The issue of training occupying two GPUs
yaoyao674 opened this issue · 4 comments
Hello author, your work is very good.
What I would like to ask is to execute Python train.py -- config configs/h36m/MotionAGFormer xsmall. yaml. I have observed that it will be trained on two GPUs. Is this normal? I did not find any location in the code where the number of GPUs is set. Can you point it out? Thank you
device = 'cuda' if torch.cuda.is_available() else 'cpu'
model = load_model(args)
if torch.cuda.is_available():
model = torch.nn.DataParallel(model)
model.to(device)
Lines 256--260 in the file train.py You could set the parameters of DP as follow:
if torch.cuda.is_available():
model = torch.nn.DataParallel(model,device_ids=[0,1])
You could set the device_ids = [0,1,2,......] or whatever in your GPUs list
Thanks @AsukaCamellia for answering it.

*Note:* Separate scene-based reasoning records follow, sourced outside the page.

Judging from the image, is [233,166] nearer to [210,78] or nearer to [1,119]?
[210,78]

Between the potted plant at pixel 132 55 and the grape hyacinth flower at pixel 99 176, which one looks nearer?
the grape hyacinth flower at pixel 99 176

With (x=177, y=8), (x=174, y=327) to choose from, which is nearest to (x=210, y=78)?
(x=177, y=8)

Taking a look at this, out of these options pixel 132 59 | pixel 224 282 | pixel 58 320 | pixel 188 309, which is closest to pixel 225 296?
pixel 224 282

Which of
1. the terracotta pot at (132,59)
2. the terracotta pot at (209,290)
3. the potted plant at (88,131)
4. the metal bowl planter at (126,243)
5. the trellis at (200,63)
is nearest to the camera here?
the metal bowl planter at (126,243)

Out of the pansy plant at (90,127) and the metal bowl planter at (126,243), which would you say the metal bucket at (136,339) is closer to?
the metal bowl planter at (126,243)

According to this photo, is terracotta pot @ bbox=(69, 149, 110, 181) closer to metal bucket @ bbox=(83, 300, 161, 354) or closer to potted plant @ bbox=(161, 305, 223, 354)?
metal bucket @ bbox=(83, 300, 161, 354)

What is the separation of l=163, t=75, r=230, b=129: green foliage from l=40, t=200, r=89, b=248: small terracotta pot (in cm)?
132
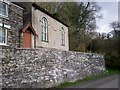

I close the issue.
thanks your help @AsukaCamellia @SoroushMehraban
Before you execute the train.py, you can specify the GPUs which you want to use, i.e. export CUDA_VISIBLE_DEVICES=0,1 which will run the program on your first and second gpu in the machine.
The other way to do the same thing:
CUDA_VISIBLE_DEVICES=0,1 Python train.py -- config configs/h36m/MotionAGFormer-xsmall. yaml
I suggest you shoud use the torch.nn.parallel.DistributedDataParallel other than torch.nn.DataParallel if you need to train the model on multiple GPUs.